▸ Reading passage
Konner Horton

Using a Large Language Model to Read Documents

2024-05-27

In this industry we pass around a ridiculous amount of pdf’s. Last year I was given 30+ thousand pages of pdf reports and asked to summarize the geotechnical information in it. This year, I was given 10 GB worth of reports and drawings and asked to provide some opinions on schedule, cost, and risk. No human can reasonably read through and understand all this stuff, especially when you consider that many of them are 2+ years in the making. But, in the fall of 2022, us laypeople were introduced to ChatGPT.

Reading and summarizing gigabytes of text seems like an excellent task for a machine. That way, the human can be left to do the more human task of making informed decisions. But, like most things that appear to be magical, there are complications. Among other things, large language models can’t be fed an infinite amount of data, and training on large, new datasets takes time and can be expensive.

And, for my specific use case of reading contract documents, I need to be able to reference where the “answer” came from within the documents. If I can’t verify the answer is not a hallucination, I am back to square one: look through every piece of text myself.

There is an OpenAI cookbook on using “embeddings” to answer questions through the OpenAI API. It seems like this would be a good place to start, though I can see sizable pitfalls already. As I work through it, I’ll try to document what I learn here.

▸ Data excerpt

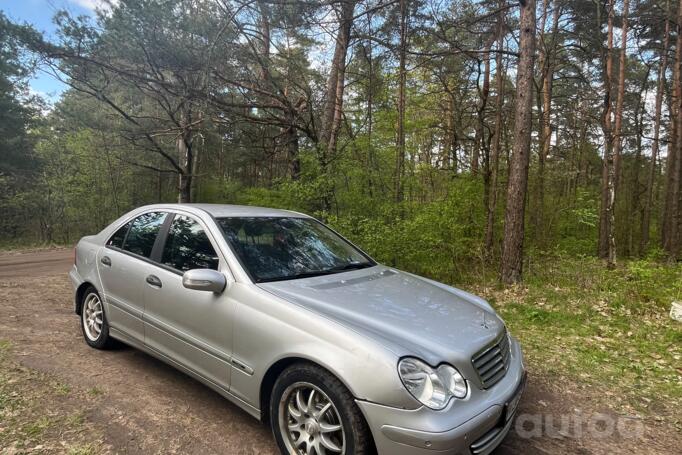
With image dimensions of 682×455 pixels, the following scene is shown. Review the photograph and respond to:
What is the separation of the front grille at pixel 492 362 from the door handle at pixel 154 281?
2459mm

▸ Exercise aim
In the post on using a large language model to read documents, rewrite the part that opens with "Konner Horton" and closes with "introduced to ChatGPT.", putting "structural" wherever "geotechnical" appears.

▸ Solution to this task
Konner Horton

Using a Large Language Model to Read Documents

2024-05-27

In this industry we pass around a ridiculous amount of pdf’s. Last year I was given 30+ thousand pages of pdf reports and asked to summarize the structural information in it. This year, I was given 10 GB worth of reports and drawings and asked to provide some opinions on schedule, cost, and risk. No human can reasonably read through and understand all this stuff, especially when you consider that many of them are 2+ years in the making. But, in the fall of 2022, us laypeople were introduced to ChatGPT.